United States v. Container Corporation of America

Mr. Justice Fortas,

concurring.

I join in the judgment and opinion of the Court. I do not understand the Court’s opinion to hold that the exchange of specific information among sellers as to prices *339charged to individual customers, pursuant to mutual arrangement, is a per se violation of the Sherman Act.

Absent per se violation, proof is essential that the practice resulted in an unreasonable restraint of trade. There is no single test to determine when the record adequately shows an “unreasonable restraint of trade”; but a practice such as that here involved, which is adopted for the purpose of arriving at a determination of prices to be quoted to individual customers, inevitably suggests the probability that it so materially interfered with the operation of the price mechanism of the marketplace as to bring it within the condemnation of this Court’s decisions. Cf. Sugar Institute v. United States, 297 U. S. 553 (1936); American Column & Lumber Co. v. United States, 257 U. S. 377 (1921).

Theoretical probability, however, is not enough unless we are to regard mere exchange of current price information as so akin to price-fixing by combination or conspiracy as to deserve the per se classification. I am not prepared to do this, nor is it necessary here. In this case, the probability that the exchange of specific price information led to an unlawful effect upon prices is adequately buttressed by evidence in the record.
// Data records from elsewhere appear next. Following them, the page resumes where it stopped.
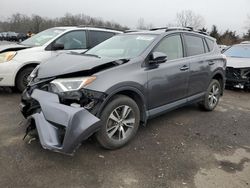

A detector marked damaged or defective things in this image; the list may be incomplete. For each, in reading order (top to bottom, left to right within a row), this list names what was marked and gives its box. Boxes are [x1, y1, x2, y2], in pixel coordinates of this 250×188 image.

broken headlight [49, 75, 95, 92]
crumpled hood [37, 53, 126, 78]
damaged front end [226, 66, 249, 89]
crushed bumper [23, 89, 100, 154]
damaged front end [19, 78, 105, 154]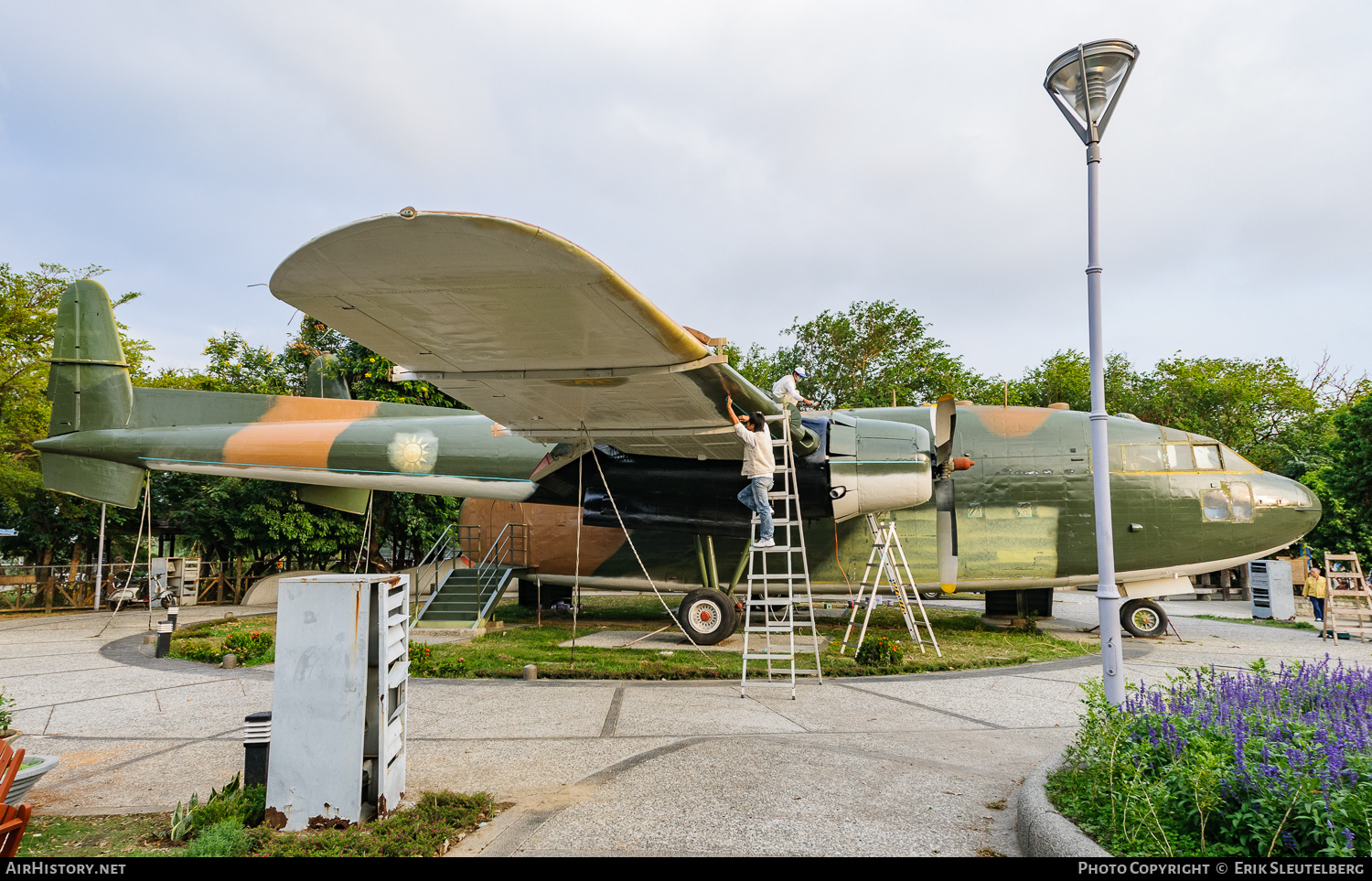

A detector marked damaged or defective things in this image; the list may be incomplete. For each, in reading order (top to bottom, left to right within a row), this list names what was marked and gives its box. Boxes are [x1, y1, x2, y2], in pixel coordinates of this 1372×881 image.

rusty utility box [267, 575, 408, 831]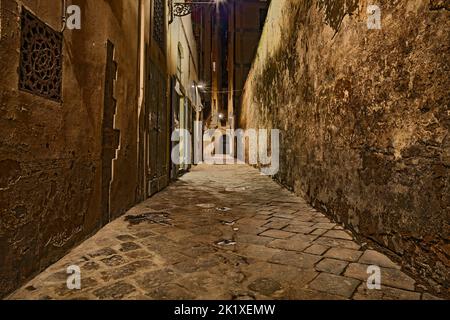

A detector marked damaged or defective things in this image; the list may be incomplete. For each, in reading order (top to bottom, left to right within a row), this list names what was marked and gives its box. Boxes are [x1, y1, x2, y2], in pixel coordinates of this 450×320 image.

rusty metal grate [19, 8, 62, 101]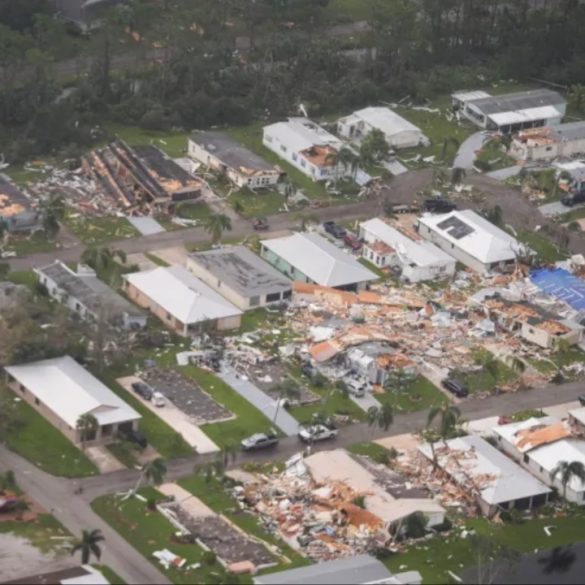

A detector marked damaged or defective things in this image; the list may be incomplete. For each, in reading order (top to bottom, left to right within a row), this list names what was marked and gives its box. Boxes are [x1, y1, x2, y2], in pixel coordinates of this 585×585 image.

storm damaged building [81, 140, 202, 213]
storm damaged building [186, 131, 280, 188]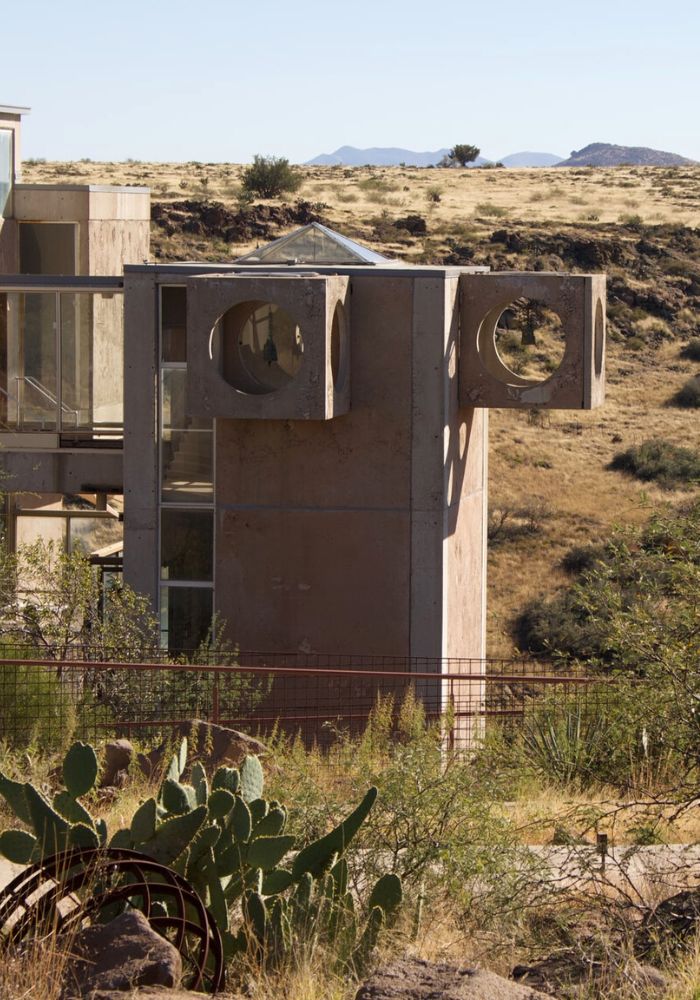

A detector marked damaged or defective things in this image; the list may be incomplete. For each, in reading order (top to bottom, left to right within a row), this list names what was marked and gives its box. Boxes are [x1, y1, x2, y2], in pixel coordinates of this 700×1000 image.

rusted metal fence [0, 648, 616, 752]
This evidence, although not overwhelming, is sufficient in the special circumstances of this case to show an actual effect on pricing and to compel us to hold that the court below erred in dismissing the Government’s complaint.

In summary, the record shows that the defendants sought and obtained from competitors who were part of the arrangement information about the competitors’ prices to specific customers. “[I]n the majority of instances,” the District Court found, 273 F. Supp. 18, 27, that once a defendant had this information he quoted substantially the same price as the competitor, although a higher or lower price would “occasionally” be quoted. Thus the exchange of prices made it possible for indi*340vidual defendants confidently to name a price equal to that which their competitors were asking. The obvious effect was to “stabilize” prices by joint arrangement — at least to limit any price cuts to the minimum necessary to meet competition. In addition, there was evidence that, in some instances, during periods when various defendants ceased exchanging prices exceptionally sharp and vigorous price reductions resulted.

On this record, taking into account the specially sensitive function of the price term in the antitrust equation, I cannot see that we would be justified in reaching any conclusion other than that defendants’ tacit agreement to exchange information about current prices to specific customers did in fact substantially limit the amount of price competition in the industry. That being so, there is no need to consider the possibility of a per se violation.